[Dataset items]
-----

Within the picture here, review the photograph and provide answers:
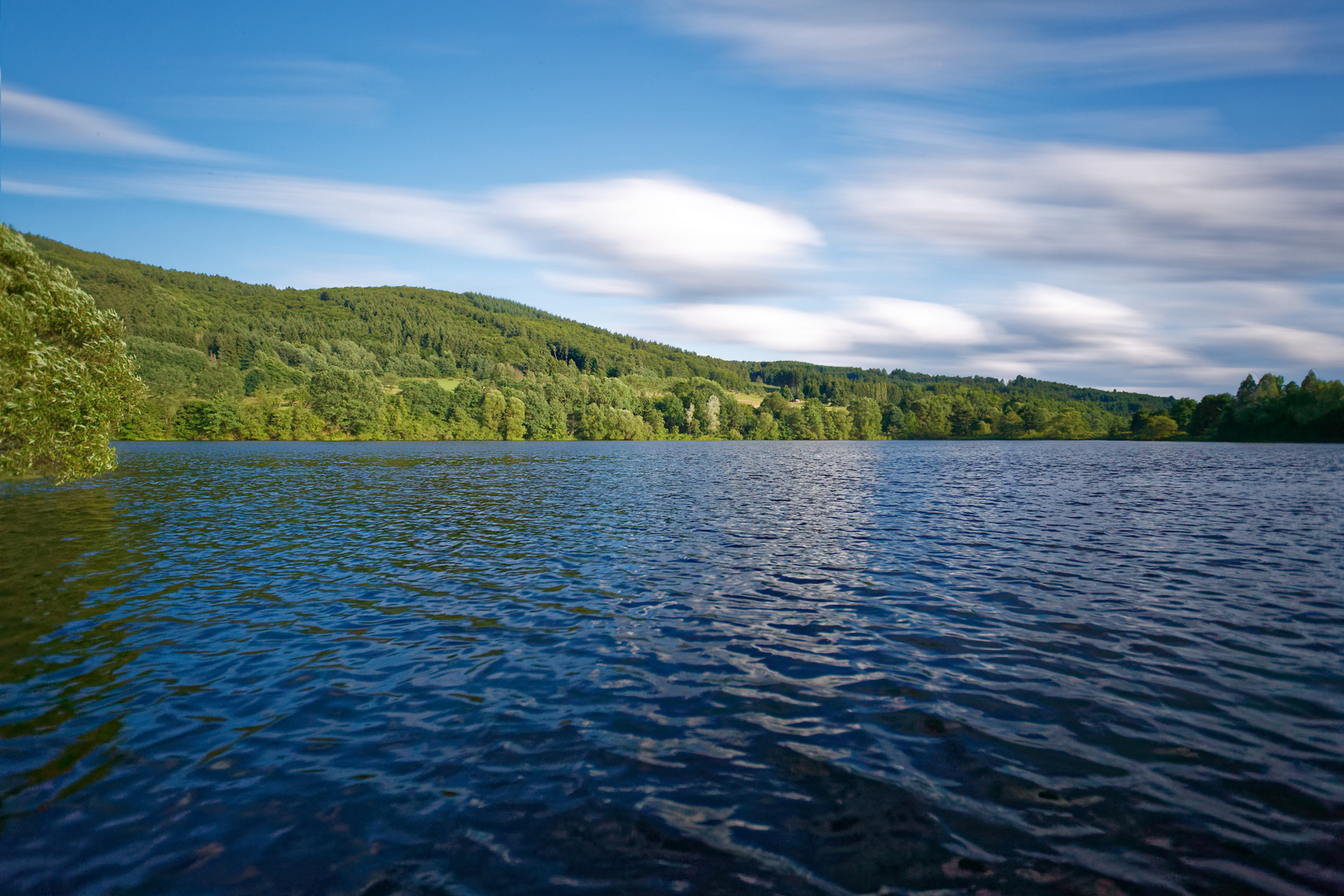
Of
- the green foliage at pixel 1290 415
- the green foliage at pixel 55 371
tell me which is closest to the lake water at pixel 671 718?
the green foliage at pixel 55 371

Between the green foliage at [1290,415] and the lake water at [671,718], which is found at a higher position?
the green foliage at [1290,415]

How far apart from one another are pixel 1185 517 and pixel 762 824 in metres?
39.0

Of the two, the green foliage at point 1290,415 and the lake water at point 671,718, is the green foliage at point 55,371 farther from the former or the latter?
the green foliage at point 1290,415

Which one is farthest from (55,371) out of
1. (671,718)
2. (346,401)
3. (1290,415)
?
(1290,415)

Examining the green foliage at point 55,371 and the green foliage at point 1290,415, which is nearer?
the green foliage at point 55,371

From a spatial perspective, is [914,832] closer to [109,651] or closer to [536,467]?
[109,651]

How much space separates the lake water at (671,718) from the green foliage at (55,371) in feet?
53.7

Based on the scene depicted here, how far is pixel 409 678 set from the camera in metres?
13.5

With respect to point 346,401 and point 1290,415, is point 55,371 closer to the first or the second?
point 346,401

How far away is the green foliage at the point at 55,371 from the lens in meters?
36.1

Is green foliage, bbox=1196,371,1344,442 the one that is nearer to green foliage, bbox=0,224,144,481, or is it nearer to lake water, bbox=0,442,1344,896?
lake water, bbox=0,442,1344,896

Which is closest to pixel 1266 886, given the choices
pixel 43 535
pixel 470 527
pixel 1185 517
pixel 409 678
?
pixel 409 678

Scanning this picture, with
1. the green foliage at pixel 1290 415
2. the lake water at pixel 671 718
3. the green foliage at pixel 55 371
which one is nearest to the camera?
the lake water at pixel 671 718

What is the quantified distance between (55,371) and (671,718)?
4480 cm
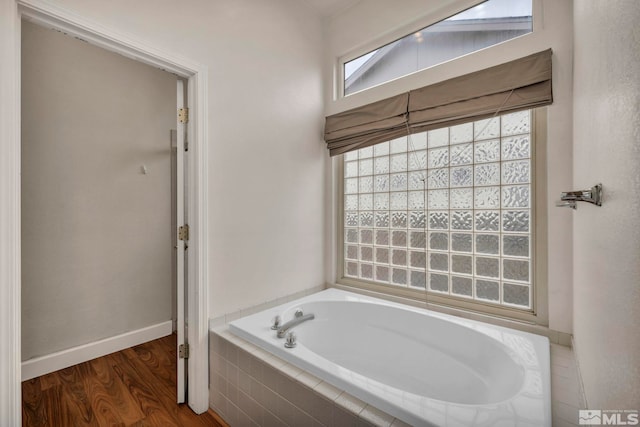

-----

- _EXERCISE DIRECTIONS_: Rewrite all of the material above with every instance of "metres" changed to "meters" and nothing else altered. Omit the pictures from your answer.

- _FINISHED EXERCISE_:
Within the picture here, review the photograph and provide answers:
Of
- the green foliage at pixel 1290 415
- the green foliage at pixel 55 371
tell me which is closest to the lake water at pixel 671 718?
the green foliage at pixel 55 371

Between the green foliage at [1290,415] and the lake water at [671,718], which is found at a higher position?
the green foliage at [1290,415]

How far apart from one another are pixel 1185 517 and pixel 762 824 in meters?
39.0

Of the two, the green foliage at point 1290,415 and the lake water at point 671,718, is the green foliage at point 55,371 farther from the former or the latter?
the green foliage at point 1290,415

Which one is farthest from (55,371) out of
1. (671,718)
2. (346,401)
3. (1290,415)
?
(1290,415)

Examining the green foliage at point 55,371 and the green foliage at point 1290,415, which is nearer?
the green foliage at point 55,371

From a spatial perspective, is [914,832] closer to [109,651] or closer to [536,467]?
[109,651]

How much space separates the lake water at (671,718) from the green foliage at (55,371) in feet?
53.7

Based on the scene depicted here, how far is pixel 409 678 set from the camera in meters?
13.5

With respect to point 346,401 and point 1290,415, is point 55,371 closer to the first or the second?
point 346,401

How far away is the green foliage at the point at 55,371 from the lens in meters?
36.1

Is green foliage, bbox=1196,371,1344,442 the one that is nearer to green foliage, bbox=0,224,144,481, or is it nearer to lake water, bbox=0,442,1344,896?
lake water, bbox=0,442,1344,896

Which is closest to pixel 1266 886, given the choices
pixel 43 535
pixel 470 527
pixel 1185 517
pixel 409 678
?
pixel 409 678

Scanning this picture, with
1. the green foliage at pixel 1290 415
2. the lake water at pixel 671 718
3. the green foliage at pixel 55 371
which one is nearest to the camera?
the lake water at pixel 671 718

What is the quantified distance between (55,371) and (671,718)?
4480 cm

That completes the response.